WHAT THIS EXERCISE ASKS:
**a)** In two sentences, summarize the ECS and ECR tutorial.
**b)** Write the next part of the ECS and ECR tutorial, beginning immediately after its final line of code.
*** GIVEN PASSAGE ***
Orchestration using ECS and ECR - Part I

Intro

Orchestration means managing container life cycle from building them to deploying (which requires provisioning of appropriate compute resources, storage resources, networking resources), scaling, load-balancing and other tasks, while accounting for failures throughout.

While there are many orchestration solutions, we will focus on a couple of them: ECS by AWS and Kubernetes (local hosted solution and managed by GCP). While there is Elastic Kubernetes Service (EKS) by AWS as well, we will omit it here, as the ideas are the same.

Why should data science professions know such orchestration solutions?

Pro: Get key devops features (fault tolerance, scalability etc) with low on-going effort. The deployed service will not likely break down.
Con: There is a non-trivial setup cost/complexity.

Next, we will (a) deploy our model serving docker image to the AWS container registry ECR, (b) use ECS to deploy a container based on that image, and © set up a load balancer that mediates requests to the prediction model.

Elastic Container Registry (ECR)

Sending the image to a model registry such as ECR is needed to access it at other places to create containers.
ECR allows for better integration with the AWS platform, and works with EKS as well.
We will create a docker image locally (can also be done on EC2) and push it to an ECR repository that we will create.
Navigate to the ECR link on the AWS console.

ecr_create0

Click create a repository ‘Get Started’ button. ECR can have multiple repositories and each repository can hold multiple images.

ecr_create1

Give a name to the repository. It will contain multiple Docker images.

ecr_create2

Review the current repository list.

ecr_create3

Next we will allow the programmatic user we created for accessing S3 (we gave the user name model-user) to also manage the ECR repositories. Navigate to IAM as shown below.

iam_ecr1

Click on the user who we want to edit access controls for.

iam_ecr2

Currently this user had S3 access (not relevant for us).

iam_ecr3

Click on attaching existing policies and search for AmazonEC2ContainerRegistryFullAccess.

iam_ecr4

Review your policy choice and proceed.

iam_ecr5

You can see the summary of permissions that this programmatic user has.

iam_ecr6

Creating the Model Prediction Docker Image

We will use the following flask app that uses the pytorch model to serve recommendations:

from surprise import Dataset
import torch
import pandas as pd
import flask

class MF(torch.nn.Module):
    
def __init__(self, n_user, n_item, k=18, c_vector=1.0, c_bias=1.0):
    super(MF, self).__init__()
    self.k = k
    self.n_user = n_user
    self.n_item = n_item
    self.c_bias = c_bias
    self.c_vector = c_vector
        
    self.user = torch.nn.Embedding(n_user, k)
    self.item = torch.nn.Embedding(n_item, k)
        
    # We've added new terms here:
    self.bias_user = torch.nn.Embedding(n_user, 1)
*** End of GIVEN PASSAGE ***
*** DATA TO EXAMINE ***
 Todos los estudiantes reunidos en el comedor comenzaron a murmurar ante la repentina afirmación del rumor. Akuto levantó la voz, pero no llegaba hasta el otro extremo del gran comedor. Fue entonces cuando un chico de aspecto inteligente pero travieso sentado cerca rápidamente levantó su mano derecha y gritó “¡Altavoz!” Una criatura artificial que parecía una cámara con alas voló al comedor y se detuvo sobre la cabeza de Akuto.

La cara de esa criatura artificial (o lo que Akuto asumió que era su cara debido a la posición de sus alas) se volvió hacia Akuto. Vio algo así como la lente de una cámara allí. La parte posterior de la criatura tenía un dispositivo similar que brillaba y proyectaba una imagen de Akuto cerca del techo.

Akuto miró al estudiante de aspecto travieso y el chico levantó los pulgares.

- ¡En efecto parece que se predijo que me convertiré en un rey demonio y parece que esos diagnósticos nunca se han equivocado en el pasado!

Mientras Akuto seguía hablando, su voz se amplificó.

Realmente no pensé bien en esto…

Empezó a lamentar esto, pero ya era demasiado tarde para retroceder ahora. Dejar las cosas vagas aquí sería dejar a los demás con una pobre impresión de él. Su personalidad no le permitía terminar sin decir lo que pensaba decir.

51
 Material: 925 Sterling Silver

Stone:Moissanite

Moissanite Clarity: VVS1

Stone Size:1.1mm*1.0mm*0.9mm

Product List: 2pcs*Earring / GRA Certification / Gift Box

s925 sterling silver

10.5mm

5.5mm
*** End of DATA TO EXAMINE ***
OUTPUTS FOR THE TASKS:
**a)** The tutorial defines orchestration as managing the container life cycle from building to deploying, scaling and load-balancing while accounting for failures. It then sets out to push a model-serving Docker image to ECR, create an ECR repository and give the programmatic user model-user the AmazonEC2ContainerRegistryFullAccess policy, deploy a container with ECS, and set up a load balancer for requests to the prediction model.

**b)**
    self.bias_item = torch.nn.Embedding(n_item, 1)
    self.bias = torch.nn.Parameter(torch.ones(1))
    
def __call__(self, train_x):
    user_id = train_x[:, 0]
    item_id = train_x[:, 1]
    vector_user = self.user(user_id)
    vector_item = self.item(item_id)
        
    # Pull out biases
    bias_user = self.bias_user(user_id).squeeze()
    bias_item = self.bias_item(item_id).squeeze()
    biases = (self.bias + bias_user + bias_item)
        
    ui_interaction = torch.sum(vector_user * vector_item, dim=1)
        
    # Add bias prediction to the interaction prediction
    prediction = ui_interaction + biases
    return prediction
    
def loss(self, prediction, target):
    loss_mse = F.mse_loss(prediction, target.squeeze())
        
    # Add new regularization to the biases
    prior_bias_user =  l2_regularize(self.bias_user.weight) * self.c_bias
    prior_bias_item = l2_regularize(self.bias_item.weight) * self.c_bias
        
    prior_user =  l2_regularize(self.user.weight) * self.c_vector
    prior_item = l2_regularize(self.item.weight) * self.c_vector
    total = loss_mse + prior_user + prior_item + prior_bias_user + prior_bias_item
    return total

def get_top_n(model,testset,trainset,uid_input,n=10):
    
preds = []
try:
    uid_input = int(trainset.to_inner_uid(uid_input))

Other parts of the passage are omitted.